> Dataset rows
........

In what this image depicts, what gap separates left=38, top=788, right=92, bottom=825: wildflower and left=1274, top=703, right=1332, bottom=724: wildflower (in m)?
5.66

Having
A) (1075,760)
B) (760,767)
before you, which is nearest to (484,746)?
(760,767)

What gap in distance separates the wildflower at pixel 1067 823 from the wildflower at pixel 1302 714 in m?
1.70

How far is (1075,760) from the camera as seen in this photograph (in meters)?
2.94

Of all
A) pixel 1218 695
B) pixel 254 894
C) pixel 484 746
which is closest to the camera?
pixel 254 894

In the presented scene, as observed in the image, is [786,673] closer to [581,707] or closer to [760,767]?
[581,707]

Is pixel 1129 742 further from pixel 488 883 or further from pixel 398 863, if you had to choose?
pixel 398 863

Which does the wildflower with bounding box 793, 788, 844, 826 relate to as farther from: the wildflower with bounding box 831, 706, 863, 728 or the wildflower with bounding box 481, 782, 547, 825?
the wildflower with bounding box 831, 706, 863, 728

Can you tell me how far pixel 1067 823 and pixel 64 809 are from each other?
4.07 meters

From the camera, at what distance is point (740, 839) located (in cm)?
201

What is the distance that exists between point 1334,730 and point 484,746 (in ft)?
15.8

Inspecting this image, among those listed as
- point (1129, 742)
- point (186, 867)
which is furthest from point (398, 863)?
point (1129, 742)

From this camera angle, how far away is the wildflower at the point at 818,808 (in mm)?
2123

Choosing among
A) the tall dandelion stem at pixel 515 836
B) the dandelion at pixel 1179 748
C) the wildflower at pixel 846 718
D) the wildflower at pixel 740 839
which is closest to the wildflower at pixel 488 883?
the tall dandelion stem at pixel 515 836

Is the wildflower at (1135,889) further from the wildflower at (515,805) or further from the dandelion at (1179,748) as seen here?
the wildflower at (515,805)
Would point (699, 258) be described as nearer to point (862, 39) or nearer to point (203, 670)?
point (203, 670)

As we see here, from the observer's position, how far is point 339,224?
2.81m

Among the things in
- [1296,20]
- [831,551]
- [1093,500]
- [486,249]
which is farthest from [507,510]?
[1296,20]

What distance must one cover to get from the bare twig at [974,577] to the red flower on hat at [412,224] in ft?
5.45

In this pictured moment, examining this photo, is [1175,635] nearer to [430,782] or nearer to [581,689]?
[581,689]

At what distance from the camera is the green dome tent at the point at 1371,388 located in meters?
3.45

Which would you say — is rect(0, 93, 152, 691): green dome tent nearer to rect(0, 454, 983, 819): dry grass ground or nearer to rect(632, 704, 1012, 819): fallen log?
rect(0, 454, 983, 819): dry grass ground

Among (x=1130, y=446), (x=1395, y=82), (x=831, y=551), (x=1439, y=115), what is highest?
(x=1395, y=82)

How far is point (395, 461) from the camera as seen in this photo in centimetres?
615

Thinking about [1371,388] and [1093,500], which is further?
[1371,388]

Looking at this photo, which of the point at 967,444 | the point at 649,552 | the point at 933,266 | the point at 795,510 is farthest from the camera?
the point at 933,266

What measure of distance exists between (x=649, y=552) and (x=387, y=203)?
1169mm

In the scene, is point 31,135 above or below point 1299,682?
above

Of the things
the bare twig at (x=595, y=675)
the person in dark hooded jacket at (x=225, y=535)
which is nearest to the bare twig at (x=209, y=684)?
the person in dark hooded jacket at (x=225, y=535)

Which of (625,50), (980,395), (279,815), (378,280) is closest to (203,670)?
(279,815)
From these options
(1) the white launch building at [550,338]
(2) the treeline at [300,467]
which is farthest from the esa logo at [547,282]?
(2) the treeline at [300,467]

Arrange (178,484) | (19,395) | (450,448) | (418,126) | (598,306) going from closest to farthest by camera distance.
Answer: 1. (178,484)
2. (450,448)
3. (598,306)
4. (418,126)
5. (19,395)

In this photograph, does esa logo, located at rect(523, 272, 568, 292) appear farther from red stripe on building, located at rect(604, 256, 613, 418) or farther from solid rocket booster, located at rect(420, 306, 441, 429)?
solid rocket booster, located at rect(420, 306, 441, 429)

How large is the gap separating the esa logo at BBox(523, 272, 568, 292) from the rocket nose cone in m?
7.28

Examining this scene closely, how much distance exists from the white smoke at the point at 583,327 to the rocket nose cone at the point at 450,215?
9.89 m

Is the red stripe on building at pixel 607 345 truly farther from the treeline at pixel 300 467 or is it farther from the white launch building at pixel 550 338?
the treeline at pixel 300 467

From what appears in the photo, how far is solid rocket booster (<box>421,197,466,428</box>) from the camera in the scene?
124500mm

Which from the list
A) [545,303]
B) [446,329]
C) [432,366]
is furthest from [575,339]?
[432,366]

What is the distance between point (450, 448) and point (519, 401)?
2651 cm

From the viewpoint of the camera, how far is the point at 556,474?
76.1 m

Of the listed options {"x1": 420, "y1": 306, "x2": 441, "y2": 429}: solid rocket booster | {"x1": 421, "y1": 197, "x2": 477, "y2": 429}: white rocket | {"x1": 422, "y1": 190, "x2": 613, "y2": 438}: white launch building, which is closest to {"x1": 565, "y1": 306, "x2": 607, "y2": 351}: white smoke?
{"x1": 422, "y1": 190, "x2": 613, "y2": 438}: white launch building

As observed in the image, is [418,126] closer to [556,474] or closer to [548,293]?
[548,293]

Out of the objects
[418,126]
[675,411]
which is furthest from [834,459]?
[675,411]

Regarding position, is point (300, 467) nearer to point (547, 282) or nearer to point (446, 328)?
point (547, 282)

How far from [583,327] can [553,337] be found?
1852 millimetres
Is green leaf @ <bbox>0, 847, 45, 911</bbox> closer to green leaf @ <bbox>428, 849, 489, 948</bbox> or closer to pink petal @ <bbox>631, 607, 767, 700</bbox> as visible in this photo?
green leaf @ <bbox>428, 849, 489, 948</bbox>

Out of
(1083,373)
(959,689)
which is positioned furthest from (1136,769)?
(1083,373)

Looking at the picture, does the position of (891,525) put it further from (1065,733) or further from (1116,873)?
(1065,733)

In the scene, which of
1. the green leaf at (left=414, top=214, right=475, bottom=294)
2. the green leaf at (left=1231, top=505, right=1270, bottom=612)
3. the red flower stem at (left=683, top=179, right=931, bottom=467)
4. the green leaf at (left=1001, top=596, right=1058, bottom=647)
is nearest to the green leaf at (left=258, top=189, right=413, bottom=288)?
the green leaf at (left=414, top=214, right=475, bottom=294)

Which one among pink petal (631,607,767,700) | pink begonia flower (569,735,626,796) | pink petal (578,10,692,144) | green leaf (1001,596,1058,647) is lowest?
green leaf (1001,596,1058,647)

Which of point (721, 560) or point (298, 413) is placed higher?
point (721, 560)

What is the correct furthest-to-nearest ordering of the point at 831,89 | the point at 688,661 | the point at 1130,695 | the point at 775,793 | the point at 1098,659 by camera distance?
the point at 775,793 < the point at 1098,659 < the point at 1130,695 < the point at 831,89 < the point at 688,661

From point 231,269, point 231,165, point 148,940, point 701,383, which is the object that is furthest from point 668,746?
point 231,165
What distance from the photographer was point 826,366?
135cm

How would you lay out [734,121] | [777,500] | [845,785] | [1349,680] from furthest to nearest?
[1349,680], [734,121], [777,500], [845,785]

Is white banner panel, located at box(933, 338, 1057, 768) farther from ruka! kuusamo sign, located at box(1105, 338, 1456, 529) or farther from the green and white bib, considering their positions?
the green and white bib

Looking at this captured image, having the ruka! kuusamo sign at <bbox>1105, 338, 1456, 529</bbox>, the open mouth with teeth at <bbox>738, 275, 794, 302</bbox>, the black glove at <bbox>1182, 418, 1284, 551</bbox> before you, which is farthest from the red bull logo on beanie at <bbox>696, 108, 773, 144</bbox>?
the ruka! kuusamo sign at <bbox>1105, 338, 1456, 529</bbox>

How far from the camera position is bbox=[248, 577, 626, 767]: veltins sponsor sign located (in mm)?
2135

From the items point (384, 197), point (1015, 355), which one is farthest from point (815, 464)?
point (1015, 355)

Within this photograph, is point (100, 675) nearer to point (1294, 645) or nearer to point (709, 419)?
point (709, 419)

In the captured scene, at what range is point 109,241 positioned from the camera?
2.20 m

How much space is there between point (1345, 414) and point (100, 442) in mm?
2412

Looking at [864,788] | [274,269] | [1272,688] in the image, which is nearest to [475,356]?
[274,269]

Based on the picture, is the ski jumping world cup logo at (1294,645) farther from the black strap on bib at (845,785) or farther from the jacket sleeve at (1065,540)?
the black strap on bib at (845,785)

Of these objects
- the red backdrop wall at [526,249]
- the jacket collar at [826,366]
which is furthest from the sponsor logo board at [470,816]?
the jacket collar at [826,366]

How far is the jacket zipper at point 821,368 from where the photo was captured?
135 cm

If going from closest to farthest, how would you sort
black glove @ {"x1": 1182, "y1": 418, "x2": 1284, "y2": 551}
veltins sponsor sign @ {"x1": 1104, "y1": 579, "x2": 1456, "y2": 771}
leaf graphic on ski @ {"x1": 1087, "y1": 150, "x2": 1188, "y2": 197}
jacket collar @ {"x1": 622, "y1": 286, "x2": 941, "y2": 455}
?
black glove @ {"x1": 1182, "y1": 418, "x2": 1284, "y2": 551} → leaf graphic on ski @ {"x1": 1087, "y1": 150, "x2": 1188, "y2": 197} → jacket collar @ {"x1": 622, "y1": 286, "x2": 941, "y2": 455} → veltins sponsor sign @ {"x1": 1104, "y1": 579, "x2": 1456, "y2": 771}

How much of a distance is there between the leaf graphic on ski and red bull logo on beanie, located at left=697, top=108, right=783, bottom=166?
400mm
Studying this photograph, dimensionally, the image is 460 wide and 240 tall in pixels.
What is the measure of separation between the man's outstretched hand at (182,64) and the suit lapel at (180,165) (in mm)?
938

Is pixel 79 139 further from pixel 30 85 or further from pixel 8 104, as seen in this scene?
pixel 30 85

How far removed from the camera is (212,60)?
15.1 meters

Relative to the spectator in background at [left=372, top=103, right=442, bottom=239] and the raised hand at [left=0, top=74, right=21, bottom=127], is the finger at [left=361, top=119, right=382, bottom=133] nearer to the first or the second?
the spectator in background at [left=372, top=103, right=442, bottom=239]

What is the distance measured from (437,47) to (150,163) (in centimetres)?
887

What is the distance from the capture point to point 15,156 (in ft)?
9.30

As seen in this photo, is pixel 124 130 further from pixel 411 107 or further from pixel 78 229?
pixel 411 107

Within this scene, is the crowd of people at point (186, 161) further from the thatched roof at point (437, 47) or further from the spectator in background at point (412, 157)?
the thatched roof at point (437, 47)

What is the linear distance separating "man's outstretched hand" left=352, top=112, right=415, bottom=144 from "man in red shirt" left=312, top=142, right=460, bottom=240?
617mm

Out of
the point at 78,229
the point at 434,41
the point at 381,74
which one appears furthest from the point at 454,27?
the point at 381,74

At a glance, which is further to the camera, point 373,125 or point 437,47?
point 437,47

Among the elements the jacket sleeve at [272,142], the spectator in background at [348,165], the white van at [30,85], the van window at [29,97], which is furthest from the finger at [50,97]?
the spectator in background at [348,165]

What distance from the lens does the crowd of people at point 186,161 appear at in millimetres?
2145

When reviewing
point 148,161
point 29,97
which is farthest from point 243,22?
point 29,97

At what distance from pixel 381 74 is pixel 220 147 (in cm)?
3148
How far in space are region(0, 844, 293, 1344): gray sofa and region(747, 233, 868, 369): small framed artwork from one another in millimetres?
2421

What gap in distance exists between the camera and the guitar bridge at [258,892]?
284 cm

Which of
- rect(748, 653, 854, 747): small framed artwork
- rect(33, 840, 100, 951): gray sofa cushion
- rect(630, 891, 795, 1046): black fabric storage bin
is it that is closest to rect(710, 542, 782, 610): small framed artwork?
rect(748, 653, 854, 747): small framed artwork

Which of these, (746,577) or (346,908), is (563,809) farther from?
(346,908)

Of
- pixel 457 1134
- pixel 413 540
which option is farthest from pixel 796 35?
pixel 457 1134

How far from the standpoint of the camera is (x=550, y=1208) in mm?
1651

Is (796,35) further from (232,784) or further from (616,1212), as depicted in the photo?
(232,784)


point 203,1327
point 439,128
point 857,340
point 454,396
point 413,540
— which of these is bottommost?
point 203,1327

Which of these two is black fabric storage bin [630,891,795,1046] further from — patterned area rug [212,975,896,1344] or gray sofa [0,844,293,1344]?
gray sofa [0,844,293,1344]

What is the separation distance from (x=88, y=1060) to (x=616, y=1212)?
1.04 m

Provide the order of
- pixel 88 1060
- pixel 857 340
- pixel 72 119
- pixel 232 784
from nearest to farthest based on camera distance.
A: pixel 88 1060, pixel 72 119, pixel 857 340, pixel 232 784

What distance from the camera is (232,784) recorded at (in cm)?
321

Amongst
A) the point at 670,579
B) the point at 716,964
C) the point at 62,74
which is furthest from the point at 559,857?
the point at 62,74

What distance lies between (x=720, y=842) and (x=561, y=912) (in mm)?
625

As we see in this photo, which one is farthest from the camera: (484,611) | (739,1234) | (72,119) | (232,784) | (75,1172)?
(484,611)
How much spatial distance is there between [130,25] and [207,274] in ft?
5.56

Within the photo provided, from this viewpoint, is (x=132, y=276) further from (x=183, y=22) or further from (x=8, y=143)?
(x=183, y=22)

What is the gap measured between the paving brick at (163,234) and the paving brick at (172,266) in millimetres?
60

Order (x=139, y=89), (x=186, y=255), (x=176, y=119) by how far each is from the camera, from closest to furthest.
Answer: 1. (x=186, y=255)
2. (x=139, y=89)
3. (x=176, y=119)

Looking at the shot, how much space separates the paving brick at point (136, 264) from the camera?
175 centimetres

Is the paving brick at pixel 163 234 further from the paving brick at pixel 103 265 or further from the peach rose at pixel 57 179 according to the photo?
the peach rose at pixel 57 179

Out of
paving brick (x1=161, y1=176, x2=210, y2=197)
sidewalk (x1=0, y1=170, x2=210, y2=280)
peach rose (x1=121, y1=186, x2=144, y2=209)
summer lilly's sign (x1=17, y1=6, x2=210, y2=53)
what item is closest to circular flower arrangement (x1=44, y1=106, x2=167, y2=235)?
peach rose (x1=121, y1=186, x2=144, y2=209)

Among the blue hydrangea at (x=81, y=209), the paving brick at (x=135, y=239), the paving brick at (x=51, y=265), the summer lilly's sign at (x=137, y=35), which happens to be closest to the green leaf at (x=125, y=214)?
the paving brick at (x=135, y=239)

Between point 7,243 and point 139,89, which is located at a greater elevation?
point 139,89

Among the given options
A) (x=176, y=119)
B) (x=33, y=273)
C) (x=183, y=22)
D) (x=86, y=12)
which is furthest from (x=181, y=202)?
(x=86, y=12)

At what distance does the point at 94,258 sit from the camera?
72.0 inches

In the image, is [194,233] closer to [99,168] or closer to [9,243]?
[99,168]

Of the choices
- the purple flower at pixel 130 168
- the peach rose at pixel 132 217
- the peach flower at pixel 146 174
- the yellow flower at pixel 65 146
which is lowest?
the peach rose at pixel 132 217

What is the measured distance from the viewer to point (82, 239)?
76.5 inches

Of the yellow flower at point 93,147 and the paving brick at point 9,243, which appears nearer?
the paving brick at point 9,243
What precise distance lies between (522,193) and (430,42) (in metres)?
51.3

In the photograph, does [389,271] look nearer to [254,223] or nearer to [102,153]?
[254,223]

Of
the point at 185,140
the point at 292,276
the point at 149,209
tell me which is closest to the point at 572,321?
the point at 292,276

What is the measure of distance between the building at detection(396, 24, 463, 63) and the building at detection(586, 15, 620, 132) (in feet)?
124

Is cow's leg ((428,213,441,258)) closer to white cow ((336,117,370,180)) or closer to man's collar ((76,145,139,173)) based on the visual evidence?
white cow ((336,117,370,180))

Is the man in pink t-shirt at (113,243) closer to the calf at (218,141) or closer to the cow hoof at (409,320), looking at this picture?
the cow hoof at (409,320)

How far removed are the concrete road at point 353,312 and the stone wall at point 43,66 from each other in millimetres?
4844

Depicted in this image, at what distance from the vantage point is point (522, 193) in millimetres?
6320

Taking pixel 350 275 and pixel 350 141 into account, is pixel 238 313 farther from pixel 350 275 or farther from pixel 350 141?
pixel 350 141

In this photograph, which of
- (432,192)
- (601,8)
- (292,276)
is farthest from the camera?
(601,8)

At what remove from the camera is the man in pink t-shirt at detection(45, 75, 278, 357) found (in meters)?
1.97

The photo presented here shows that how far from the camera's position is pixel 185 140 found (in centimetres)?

........

Write the lines out exactly, from the one with "How far removed are" down to the last line of the listing, and leave out all others.

> Task response
How far removed are the concrete road at point 353,312 and the stone wall at point 43,66 from each other in millimetres?
4844

Depicted in this image, at what distance from the vantage point is point (522, 193) in millimetres?
6320

Taking pixel 350 275 and pixel 350 141 into account, is pixel 238 313 farther from pixel 350 275 or farther from pixel 350 141?
pixel 350 141

In this photograph, which of
- (432,192)
- (601,8)
- (292,276)
is farthest from the camera?
(601,8)

At what remove from the camera is the man in pink t-shirt at detection(45, 75, 278, 357) found (in meters)?
1.97

The photo presented here shows that how far from the camera's position is pixel 185 140 found (in centimetres)?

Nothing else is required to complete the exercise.